The spectacle of dying patients testifying in hearings and in campaign ads against lawmakers who voted against curing their diseases apparently didn’t thrill budget chiefs on the appropriations committees, the ones that actually dole out federal funds. Faced with a choice between an unpopular president with an approval rating around 40% who wanted to axe spending, and a popular cause — medical research — they went with science.
“Appropriators treated NIH very well in last year's appropriations, and it would take an especially influential president to get them to pull a 180, as they would have had to given how they've treated NIH in the past,” budget expert Matt Hourihan of the American Association for the Advancement of Science told BuzzFeed News.

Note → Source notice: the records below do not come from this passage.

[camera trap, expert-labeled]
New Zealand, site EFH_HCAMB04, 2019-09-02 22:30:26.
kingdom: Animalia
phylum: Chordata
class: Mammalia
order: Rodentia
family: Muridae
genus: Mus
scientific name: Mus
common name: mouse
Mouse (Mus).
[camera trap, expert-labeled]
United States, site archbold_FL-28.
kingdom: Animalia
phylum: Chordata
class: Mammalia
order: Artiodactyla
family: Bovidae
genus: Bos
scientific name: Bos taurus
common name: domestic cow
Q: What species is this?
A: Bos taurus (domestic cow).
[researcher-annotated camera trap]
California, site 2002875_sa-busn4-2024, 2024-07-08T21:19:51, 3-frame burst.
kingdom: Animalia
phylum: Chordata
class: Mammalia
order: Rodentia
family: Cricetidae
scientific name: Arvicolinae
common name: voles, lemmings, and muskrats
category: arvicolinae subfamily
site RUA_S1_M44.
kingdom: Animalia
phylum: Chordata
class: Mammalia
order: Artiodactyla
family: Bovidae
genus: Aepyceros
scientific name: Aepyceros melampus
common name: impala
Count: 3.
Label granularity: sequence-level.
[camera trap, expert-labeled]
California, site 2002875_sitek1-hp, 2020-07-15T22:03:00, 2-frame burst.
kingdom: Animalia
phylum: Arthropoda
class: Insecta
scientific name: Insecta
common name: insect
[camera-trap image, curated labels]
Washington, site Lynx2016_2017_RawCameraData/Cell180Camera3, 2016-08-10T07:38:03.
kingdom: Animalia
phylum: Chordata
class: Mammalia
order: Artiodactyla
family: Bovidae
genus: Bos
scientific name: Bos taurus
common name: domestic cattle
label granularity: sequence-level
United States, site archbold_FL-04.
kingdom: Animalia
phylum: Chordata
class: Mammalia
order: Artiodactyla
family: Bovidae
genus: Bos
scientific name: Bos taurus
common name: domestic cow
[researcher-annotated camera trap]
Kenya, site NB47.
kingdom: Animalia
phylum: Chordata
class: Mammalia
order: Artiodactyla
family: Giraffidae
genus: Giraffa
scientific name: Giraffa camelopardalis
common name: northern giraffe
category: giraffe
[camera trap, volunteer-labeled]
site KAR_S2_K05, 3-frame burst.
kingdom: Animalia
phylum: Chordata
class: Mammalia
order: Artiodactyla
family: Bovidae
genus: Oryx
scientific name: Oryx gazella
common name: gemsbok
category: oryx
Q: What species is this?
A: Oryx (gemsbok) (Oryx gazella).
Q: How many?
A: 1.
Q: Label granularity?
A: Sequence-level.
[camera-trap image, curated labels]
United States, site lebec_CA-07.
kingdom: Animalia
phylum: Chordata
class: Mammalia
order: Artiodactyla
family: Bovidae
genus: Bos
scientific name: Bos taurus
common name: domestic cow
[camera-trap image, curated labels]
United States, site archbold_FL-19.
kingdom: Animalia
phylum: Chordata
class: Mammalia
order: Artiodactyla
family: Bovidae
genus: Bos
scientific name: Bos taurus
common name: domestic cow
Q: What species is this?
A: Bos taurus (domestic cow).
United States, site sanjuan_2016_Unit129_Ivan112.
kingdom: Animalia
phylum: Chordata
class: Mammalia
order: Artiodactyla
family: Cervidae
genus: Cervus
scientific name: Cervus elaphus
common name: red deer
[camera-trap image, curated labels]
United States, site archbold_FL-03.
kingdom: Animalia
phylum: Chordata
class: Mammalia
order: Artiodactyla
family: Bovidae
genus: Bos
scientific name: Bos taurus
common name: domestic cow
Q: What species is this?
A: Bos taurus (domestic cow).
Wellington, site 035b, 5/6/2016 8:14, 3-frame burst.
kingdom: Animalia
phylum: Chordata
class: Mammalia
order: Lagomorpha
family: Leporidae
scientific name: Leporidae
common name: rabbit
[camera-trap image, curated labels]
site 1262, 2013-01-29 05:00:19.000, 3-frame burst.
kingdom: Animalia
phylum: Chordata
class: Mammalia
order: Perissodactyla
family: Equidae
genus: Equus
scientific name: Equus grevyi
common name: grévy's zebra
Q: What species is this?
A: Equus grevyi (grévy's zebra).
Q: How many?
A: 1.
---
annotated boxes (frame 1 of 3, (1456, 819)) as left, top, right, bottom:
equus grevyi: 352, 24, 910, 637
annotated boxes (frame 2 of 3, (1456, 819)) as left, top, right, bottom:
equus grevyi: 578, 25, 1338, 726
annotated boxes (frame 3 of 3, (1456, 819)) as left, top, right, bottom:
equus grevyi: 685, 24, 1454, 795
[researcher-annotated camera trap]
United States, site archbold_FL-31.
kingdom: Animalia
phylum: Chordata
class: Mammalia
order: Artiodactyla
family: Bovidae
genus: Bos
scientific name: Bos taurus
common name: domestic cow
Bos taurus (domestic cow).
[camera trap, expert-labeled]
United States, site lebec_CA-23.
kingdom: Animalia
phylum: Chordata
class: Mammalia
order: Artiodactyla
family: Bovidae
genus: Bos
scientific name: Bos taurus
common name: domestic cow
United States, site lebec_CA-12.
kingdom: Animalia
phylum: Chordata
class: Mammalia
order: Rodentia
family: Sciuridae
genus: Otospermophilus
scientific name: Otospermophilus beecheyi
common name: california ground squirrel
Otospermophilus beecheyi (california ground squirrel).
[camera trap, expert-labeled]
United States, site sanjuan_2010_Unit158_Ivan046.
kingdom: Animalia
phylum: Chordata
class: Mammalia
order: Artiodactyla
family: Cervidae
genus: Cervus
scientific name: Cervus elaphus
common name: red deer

In fact, science at almost every federal agency received a bump in the budget deal, which augurs badly for Trump’s proposed 2018 budget that seeks to cut $54 billion from the “discretionary” spending side of the federal budget, where science resides, a 10.5% cut to all federal basic research.
Instead most of the science agencies that Trump wanted to cut, including NASA and the National Science Foundation (NSF), received at least a small increase. A 1% cut to the National Institute of Standards and Technology (NIST) reflects the expected wind-down of construction funding. Even a 3% cut to the EPA’s science budget looks better than administration’s call to cut its research entirely.
The same budget committees chiefs, Rep. Tom Cole of Oklahoma and Sen. Roy Blunt of Missouri, who decided to increase funds for science this year will be the ones calling the shots next year, too.
Historically, Congress has raised questions from time to time about medical research funding, Teich said, but the NIH budget continues to grow — more slowly sometimes, but always up. In the aftermath of the 2008 financial crisis, it received a $10 billion bump in temporary funding that came after a doubling of its budget earlier in the decade. The increase actually added to a employment hangover for medical researchers, who have steadily graduated more PhD students than academic research alone could employ.
The history of scientific budget-cutting isn’t favorable for Trump. In early 1981, the Reagan administration proposed major cuts in the federal budget to pay for a defense build-up. “It's the closest analogy to the current situation that I can think of,” Teich said.
Reagan didn't propose cuts to NIH, but merely wanted to limit its growth over five years to below the level of inflation, Teich noted. “Congress didn't go along with Reagan's proposal and gave the NIH budget a significant boost.”